Jeudi 15 octobre 2009

Ce que c’est bien le froid. Ça te transforme les gens en coqs courroucés, la tête rentrée, l’air hagard, le pas rapide. Plus de bonjours intempestifs, de discussions improvisées sur le coin du trottoir, de temps perdu. Plus personne en terrasse (sauf au Flore et chez Lipp). Chacun pour soi et Dieu pour lui-même. Le vieil instinct de conservation qui se réveille. Économie de gestes, de paroles, de pensée.

 

Comme je détestais les longues palabres sous les flamboyants. La meute se réunissait après midi, les rayons de soleil tombaient drus sur les peaux tannées des nourrissons, les vieillards couchés dans leur chaise longue, attendaient le crépuscule, ou la mort, ou les deux, en chassant d’un geste matinal les mouches qui se posaient sur épaules, nez, coin de l’œil, front, à la recherche de la moindre source d’humidité. Ils resteraient là, jusqu’à ce que le soleil, las, étendraient l’ombre de la maison jusqu’aux murs de la voisine d’en face.
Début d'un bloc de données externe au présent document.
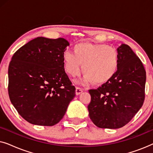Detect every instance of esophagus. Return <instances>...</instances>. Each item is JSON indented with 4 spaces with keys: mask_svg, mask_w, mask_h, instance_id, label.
Listing matches in <instances>:
<instances>
[{
    "mask_svg": "<svg viewBox=\"0 0 153 153\" xmlns=\"http://www.w3.org/2000/svg\"><path fill=\"white\" fill-rule=\"evenodd\" d=\"M83 90L82 88H81L76 87V91H75V92H76V95H80V94L83 92Z\"/></svg>",
    "mask_w": 153,
    "mask_h": 153,
    "instance_id": "esophagus-1",
    "label": "esophagus"
}]
</instances>
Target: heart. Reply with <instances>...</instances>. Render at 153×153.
Here are the masks:
<instances>
[{
	"mask_svg": "<svg viewBox=\"0 0 153 153\" xmlns=\"http://www.w3.org/2000/svg\"><path fill=\"white\" fill-rule=\"evenodd\" d=\"M73 52L66 51L62 56L64 68L71 76H75L82 71L85 75L83 84L91 81L101 85L108 82L118 69V52L111 47L102 44L81 42L75 45Z\"/></svg>",
	"mask_w": 153,
	"mask_h": 153,
	"instance_id": "obj_1",
	"label": "heart"
}]
</instances>
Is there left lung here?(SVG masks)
Masks as SVG:
<instances>
[{
	"mask_svg": "<svg viewBox=\"0 0 153 153\" xmlns=\"http://www.w3.org/2000/svg\"><path fill=\"white\" fill-rule=\"evenodd\" d=\"M119 65L108 82L89 90L88 106L92 122L100 128L118 129L127 124L143 106L146 73L141 60L128 45L117 48Z\"/></svg>",
	"mask_w": 153,
	"mask_h": 153,
	"instance_id": "8db88e82",
	"label": "left lung"
}]
</instances>
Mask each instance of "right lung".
<instances>
[{
    "instance_id": "obj_1",
    "label": "right lung",
    "mask_w": 153,
    "mask_h": 153,
    "mask_svg": "<svg viewBox=\"0 0 153 153\" xmlns=\"http://www.w3.org/2000/svg\"><path fill=\"white\" fill-rule=\"evenodd\" d=\"M69 45L64 38L38 37L12 56L8 68L9 97L20 116L31 124H57L75 97V87L62 60Z\"/></svg>"
}]
</instances>
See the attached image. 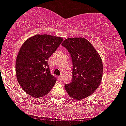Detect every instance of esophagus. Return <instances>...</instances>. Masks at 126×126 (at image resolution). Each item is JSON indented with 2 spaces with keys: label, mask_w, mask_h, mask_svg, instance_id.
Listing matches in <instances>:
<instances>
[{
  "label": "esophagus",
  "mask_w": 126,
  "mask_h": 126,
  "mask_svg": "<svg viewBox=\"0 0 126 126\" xmlns=\"http://www.w3.org/2000/svg\"><path fill=\"white\" fill-rule=\"evenodd\" d=\"M58 80H60V81H62V80H63V79H62V75H60V76L58 77Z\"/></svg>",
  "instance_id": "esophagus-1"
}]
</instances>
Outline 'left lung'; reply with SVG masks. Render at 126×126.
I'll use <instances>...</instances> for the list:
<instances>
[{
  "instance_id": "left-lung-1",
  "label": "left lung",
  "mask_w": 126,
  "mask_h": 126,
  "mask_svg": "<svg viewBox=\"0 0 126 126\" xmlns=\"http://www.w3.org/2000/svg\"><path fill=\"white\" fill-rule=\"evenodd\" d=\"M62 46L70 54L73 64L72 80L64 85L65 90L74 99H84L93 93L101 83V57L90 42L82 37L65 39Z\"/></svg>"
}]
</instances>
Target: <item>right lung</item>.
I'll list each match as a JSON object with an SVG mask.
<instances>
[{"label": "right lung", "mask_w": 126, "mask_h": 126, "mask_svg": "<svg viewBox=\"0 0 126 126\" xmlns=\"http://www.w3.org/2000/svg\"><path fill=\"white\" fill-rule=\"evenodd\" d=\"M63 39L49 35H36L20 48L16 58L17 80L24 91L34 98L44 96L56 82L50 72L48 59Z\"/></svg>", "instance_id": "right-lung-1"}]
</instances>
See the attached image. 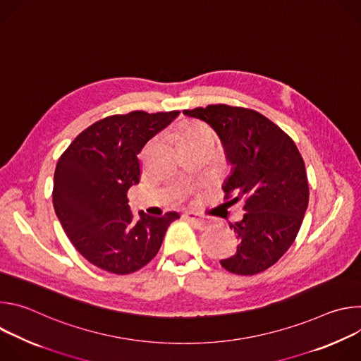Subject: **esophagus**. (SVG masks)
Masks as SVG:
<instances>
[{"label": "esophagus", "mask_w": 361, "mask_h": 361, "mask_svg": "<svg viewBox=\"0 0 361 361\" xmlns=\"http://www.w3.org/2000/svg\"><path fill=\"white\" fill-rule=\"evenodd\" d=\"M184 217H185L192 226H195V228H198V230H205V228H207V227L210 226V223H212L209 219L198 217L197 214H194V213H191V212H187V213L184 214Z\"/></svg>", "instance_id": "esophagus-1"}]
</instances>
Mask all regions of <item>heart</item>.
<instances>
[{"label":"heart","instance_id":"obj_1","mask_svg":"<svg viewBox=\"0 0 361 361\" xmlns=\"http://www.w3.org/2000/svg\"><path fill=\"white\" fill-rule=\"evenodd\" d=\"M212 133L209 127H205L204 124H192L190 127H187L181 135V141L190 137H195V135H201V134H209Z\"/></svg>","mask_w":361,"mask_h":361}]
</instances>
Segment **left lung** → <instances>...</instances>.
Listing matches in <instances>:
<instances>
[{"label": "left lung", "mask_w": 361, "mask_h": 361, "mask_svg": "<svg viewBox=\"0 0 361 361\" xmlns=\"http://www.w3.org/2000/svg\"><path fill=\"white\" fill-rule=\"evenodd\" d=\"M207 123L220 137L231 173L223 184L226 200H244L237 252L221 266L234 274L262 273L280 260L301 227L308 205L305 166L294 141L254 110L226 104L183 111Z\"/></svg>", "instance_id": "8db88e82"}]
</instances>
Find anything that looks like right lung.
<instances>
[{
  "label": "right lung",
  "mask_w": 361,
  "mask_h": 361,
  "mask_svg": "<svg viewBox=\"0 0 361 361\" xmlns=\"http://www.w3.org/2000/svg\"><path fill=\"white\" fill-rule=\"evenodd\" d=\"M180 111H133L102 118L84 130L64 151L54 173L56 214L78 252L91 264L130 274L159 252L170 212L135 219L127 191L140 181L138 154L145 142L171 124Z\"/></svg>",
  "instance_id": "right-lung-1"
}]
</instances>
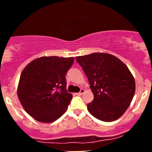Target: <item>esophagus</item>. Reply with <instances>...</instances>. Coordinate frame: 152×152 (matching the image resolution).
Here are the masks:
<instances>
[{"label": "esophagus", "instance_id": "1", "mask_svg": "<svg viewBox=\"0 0 152 152\" xmlns=\"http://www.w3.org/2000/svg\"><path fill=\"white\" fill-rule=\"evenodd\" d=\"M84 93H85V90H84V89H81L80 92L78 93H76V95H78V96H82Z\"/></svg>", "mask_w": 152, "mask_h": 152}]
</instances>
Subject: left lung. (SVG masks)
Wrapping results in <instances>:
<instances>
[{
	"mask_svg": "<svg viewBox=\"0 0 152 152\" xmlns=\"http://www.w3.org/2000/svg\"><path fill=\"white\" fill-rule=\"evenodd\" d=\"M88 79L94 95L87 104L89 113L105 122L117 120L131 104L135 92L132 74L123 62L105 53L76 57Z\"/></svg>",
	"mask_w": 152,
	"mask_h": 152,
	"instance_id": "8db88e82",
	"label": "left lung"
}]
</instances>
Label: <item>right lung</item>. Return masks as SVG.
<instances>
[{"label": "right lung", "mask_w": 152, "mask_h": 152, "mask_svg": "<svg viewBox=\"0 0 152 152\" xmlns=\"http://www.w3.org/2000/svg\"><path fill=\"white\" fill-rule=\"evenodd\" d=\"M73 61V57L42 56L23 70L18 96L26 112L35 120L50 123L66 112L73 96L67 91L65 76Z\"/></svg>", "instance_id": "1"}]
</instances>
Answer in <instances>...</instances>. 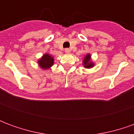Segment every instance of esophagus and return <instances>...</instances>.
<instances>
[{"mask_svg": "<svg viewBox=\"0 0 134 134\" xmlns=\"http://www.w3.org/2000/svg\"><path fill=\"white\" fill-rule=\"evenodd\" d=\"M64 52H65V53H70V49H68V48H67V49H65Z\"/></svg>", "mask_w": 134, "mask_h": 134, "instance_id": "obj_1", "label": "esophagus"}]
</instances>
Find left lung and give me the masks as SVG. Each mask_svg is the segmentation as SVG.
<instances>
[{"label": "left lung", "mask_w": 134, "mask_h": 134, "mask_svg": "<svg viewBox=\"0 0 134 134\" xmlns=\"http://www.w3.org/2000/svg\"><path fill=\"white\" fill-rule=\"evenodd\" d=\"M90 57H91V56L89 54L85 57L84 59H83V65L85 68H92L94 66V64L90 61Z\"/></svg>", "instance_id": "8db88e82"}]
</instances>
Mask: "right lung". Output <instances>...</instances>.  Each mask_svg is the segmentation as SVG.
I'll return each mask as SVG.
<instances>
[{
	"mask_svg": "<svg viewBox=\"0 0 134 134\" xmlns=\"http://www.w3.org/2000/svg\"><path fill=\"white\" fill-rule=\"evenodd\" d=\"M38 65L44 70H47L52 67L54 64V59L49 54H45L38 61Z\"/></svg>",
	"mask_w": 134,
	"mask_h": 134,
	"instance_id": "right-lung-1",
	"label": "right lung"
}]
</instances>
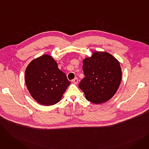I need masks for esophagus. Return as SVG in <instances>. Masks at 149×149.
Masks as SVG:
<instances>
[{
	"label": "esophagus",
	"mask_w": 149,
	"mask_h": 149,
	"mask_svg": "<svg viewBox=\"0 0 149 149\" xmlns=\"http://www.w3.org/2000/svg\"><path fill=\"white\" fill-rule=\"evenodd\" d=\"M72 82L75 84H77V83H78V79H77V78H75L74 80H72Z\"/></svg>",
	"instance_id": "obj_1"
}]
</instances>
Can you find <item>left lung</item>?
I'll list each match as a JSON object with an SVG mask.
<instances>
[{
	"label": "left lung",
	"instance_id": "obj_1",
	"mask_svg": "<svg viewBox=\"0 0 149 149\" xmlns=\"http://www.w3.org/2000/svg\"><path fill=\"white\" fill-rule=\"evenodd\" d=\"M84 78L79 84L87 100L101 104L111 99L121 81L120 62L107 52L96 51L83 60Z\"/></svg>",
	"mask_w": 149,
	"mask_h": 149
}]
</instances>
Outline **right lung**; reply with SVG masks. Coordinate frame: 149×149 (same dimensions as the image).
Returning <instances> with one entry per match:
<instances>
[{
  "mask_svg": "<svg viewBox=\"0 0 149 149\" xmlns=\"http://www.w3.org/2000/svg\"><path fill=\"white\" fill-rule=\"evenodd\" d=\"M27 89L37 103L52 106L58 103L70 84L52 57L44 54L31 61L26 68Z\"/></svg>",
  "mask_w": 149,
  "mask_h": 149,
  "instance_id": "add662e5",
  "label": "right lung"
}]
</instances>
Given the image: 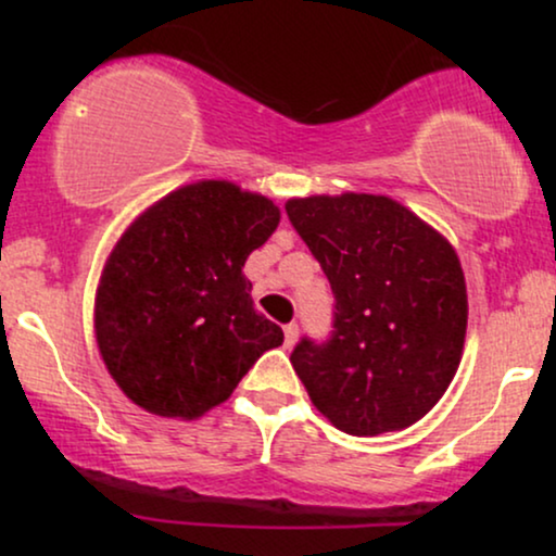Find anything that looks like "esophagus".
I'll use <instances>...</instances> for the list:
<instances>
[{
    "label": "esophagus",
    "mask_w": 556,
    "mask_h": 556,
    "mask_svg": "<svg viewBox=\"0 0 556 556\" xmlns=\"http://www.w3.org/2000/svg\"><path fill=\"white\" fill-rule=\"evenodd\" d=\"M298 334H300L298 324H287V327H285V344H287V348H292V344L298 342Z\"/></svg>",
    "instance_id": "34e87169"
}]
</instances>
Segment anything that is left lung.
Segmentation results:
<instances>
[{
    "mask_svg": "<svg viewBox=\"0 0 556 556\" xmlns=\"http://www.w3.org/2000/svg\"><path fill=\"white\" fill-rule=\"evenodd\" d=\"M292 227L327 274V342L292 350L308 397L337 429L379 437L442 400L463 358L468 292L455 248L389 195L290 198Z\"/></svg>",
    "mask_w": 556,
    "mask_h": 556,
    "instance_id": "left-lung-1",
    "label": "left lung"
}]
</instances>
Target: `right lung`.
Segmentation results:
<instances>
[{"label": "right lung", "mask_w": 556, "mask_h": 556, "mask_svg": "<svg viewBox=\"0 0 556 556\" xmlns=\"http://www.w3.org/2000/svg\"><path fill=\"white\" fill-rule=\"evenodd\" d=\"M279 208L227 180L172 190L125 229L96 290L106 371L143 410L193 420L222 405L282 329L253 308L248 256Z\"/></svg>", "instance_id": "add662e5"}]
</instances>
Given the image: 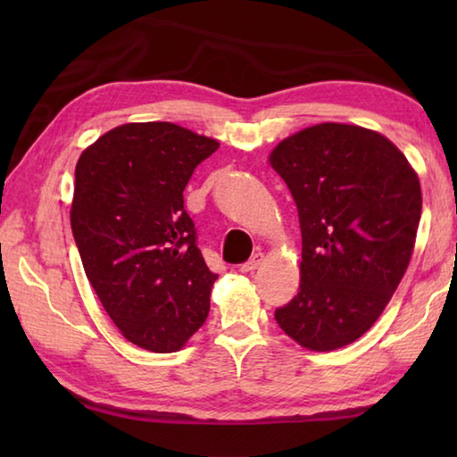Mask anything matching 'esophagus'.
Segmentation results:
<instances>
[{"label": "esophagus", "instance_id": "34e87169", "mask_svg": "<svg viewBox=\"0 0 457 457\" xmlns=\"http://www.w3.org/2000/svg\"><path fill=\"white\" fill-rule=\"evenodd\" d=\"M261 261H263V253H255L247 261V263L241 265V270H244V273H253V270L261 265Z\"/></svg>", "mask_w": 457, "mask_h": 457}]
</instances>
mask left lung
<instances>
[{
  "mask_svg": "<svg viewBox=\"0 0 457 457\" xmlns=\"http://www.w3.org/2000/svg\"><path fill=\"white\" fill-rule=\"evenodd\" d=\"M269 162L293 194L303 231L300 290L275 320L303 347L332 352L375 324L411 263L419 177L381 133L345 123L290 135Z\"/></svg>",
  "mask_w": 457,
  "mask_h": 457,
  "instance_id": "left-lung-1",
  "label": "left lung"
}]
</instances>
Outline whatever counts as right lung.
Returning <instances> with one entry per match:
<instances>
[{"label": "right lung", "mask_w": 457, "mask_h": 457, "mask_svg": "<svg viewBox=\"0 0 457 457\" xmlns=\"http://www.w3.org/2000/svg\"><path fill=\"white\" fill-rule=\"evenodd\" d=\"M216 139L169 121L125 123L76 164L71 226L90 285L131 344L172 353L206 322L216 273L182 192Z\"/></svg>", "instance_id": "right-lung-1"}]
</instances>
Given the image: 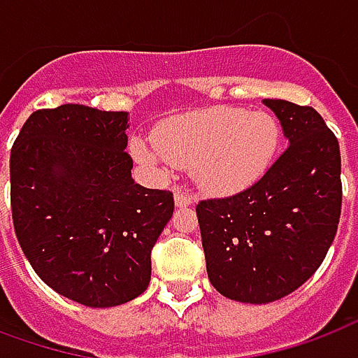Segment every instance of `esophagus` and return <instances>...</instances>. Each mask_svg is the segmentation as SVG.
Instances as JSON below:
<instances>
[{"label": "esophagus", "instance_id": "obj_1", "mask_svg": "<svg viewBox=\"0 0 358 358\" xmlns=\"http://www.w3.org/2000/svg\"><path fill=\"white\" fill-rule=\"evenodd\" d=\"M194 204V196L189 192H176V206L177 208H187Z\"/></svg>", "mask_w": 358, "mask_h": 358}]
</instances>
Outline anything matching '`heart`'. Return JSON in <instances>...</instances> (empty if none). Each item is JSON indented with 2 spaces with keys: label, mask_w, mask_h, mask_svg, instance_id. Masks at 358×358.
<instances>
[{
  "label": "heart",
  "mask_w": 358,
  "mask_h": 358,
  "mask_svg": "<svg viewBox=\"0 0 358 358\" xmlns=\"http://www.w3.org/2000/svg\"><path fill=\"white\" fill-rule=\"evenodd\" d=\"M280 141L268 112L213 106L166 120L154 145L133 139V158L145 166L190 168L194 181L213 194L246 189L267 171Z\"/></svg>",
  "instance_id": "1"
}]
</instances>
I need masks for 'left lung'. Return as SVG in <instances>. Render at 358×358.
I'll return each mask as SVG.
<instances>
[{
	"mask_svg": "<svg viewBox=\"0 0 358 358\" xmlns=\"http://www.w3.org/2000/svg\"><path fill=\"white\" fill-rule=\"evenodd\" d=\"M288 148L252 187L196 206L213 288L242 303L296 292L324 262L341 213L338 139L311 106L263 99Z\"/></svg>",
	"mask_w": 358,
	"mask_h": 358,
	"instance_id": "left-lung-1",
	"label": "left lung"
}]
</instances>
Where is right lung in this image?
Here are the masks:
<instances>
[{
	"mask_svg": "<svg viewBox=\"0 0 358 358\" xmlns=\"http://www.w3.org/2000/svg\"><path fill=\"white\" fill-rule=\"evenodd\" d=\"M127 112L62 104L34 112L11 150L13 225L26 259L57 294L116 307L150 282V252L173 194L133 181Z\"/></svg>",
	"mask_w": 358,
	"mask_h": 358,
	"instance_id": "add662e5",
	"label": "right lung"
}]
</instances>
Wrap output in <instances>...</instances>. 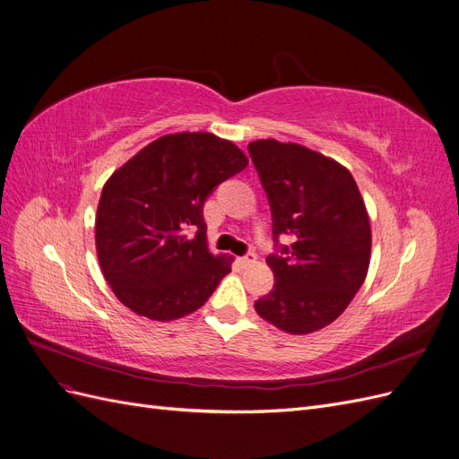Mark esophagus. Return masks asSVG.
<instances>
[{
    "mask_svg": "<svg viewBox=\"0 0 459 459\" xmlns=\"http://www.w3.org/2000/svg\"><path fill=\"white\" fill-rule=\"evenodd\" d=\"M238 260H239V264H241L243 268H247V266H253V264L256 262V255L255 253H247L245 256H241Z\"/></svg>",
    "mask_w": 459,
    "mask_h": 459,
    "instance_id": "esophagus-1",
    "label": "esophagus"
}]
</instances>
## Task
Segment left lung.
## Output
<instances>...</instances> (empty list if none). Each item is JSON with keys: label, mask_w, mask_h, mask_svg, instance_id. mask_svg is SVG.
<instances>
[{"label": "left lung", "mask_w": 459, "mask_h": 459, "mask_svg": "<svg viewBox=\"0 0 459 459\" xmlns=\"http://www.w3.org/2000/svg\"><path fill=\"white\" fill-rule=\"evenodd\" d=\"M272 211L277 253L266 258L275 283L255 310L290 335L329 325L362 287L371 255L366 204L352 174L299 143H248ZM283 232L290 247L277 246Z\"/></svg>", "instance_id": "8db88e82"}]
</instances>
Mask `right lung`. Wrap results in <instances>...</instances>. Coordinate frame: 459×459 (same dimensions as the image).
Segmentation results:
<instances>
[{
  "instance_id": "1",
  "label": "right lung",
  "mask_w": 459,
  "mask_h": 459,
  "mask_svg": "<svg viewBox=\"0 0 459 459\" xmlns=\"http://www.w3.org/2000/svg\"><path fill=\"white\" fill-rule=\"evenodd\" d=\"M247 164L231 142L182 132L159 137L107 179L95 248L124 307L170 322L195 312L214 293L231 272V256L208 251L203 206L218 184Z\"/></svg>"
}]
</instances>
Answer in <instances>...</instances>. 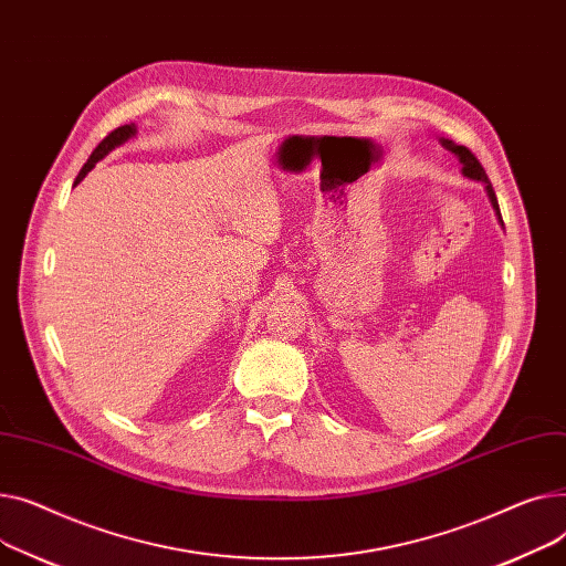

Les morveux, mes cousins se disputaient, échangeaient insultes et invectives, calembours et grossièretés. Je n’ai jamais pu, depuis ces jours d’enfance, me résoudre à faire la sieste. Les adustes, dehors, buvaient en attendant les deux heures. C’était le temps de l’apprentissage, nous enseignaient-ils… Ce fut le temps de l’ennui.

 

Ce que c’est bien l’automne, l’astre du jour éclaire mais ne réchauffe pas. La nuit est grosse d’amour et de mots doux chuchotés derrière les lobes. Le froid nous rend à notre condition première, bat le rappelle de la bête qui est en nous, celle qui ne vit que pour se nourrir, tirer la grosse et s’endormir. La gueule qu’il a dû tirer, le premier homme de l’holocène…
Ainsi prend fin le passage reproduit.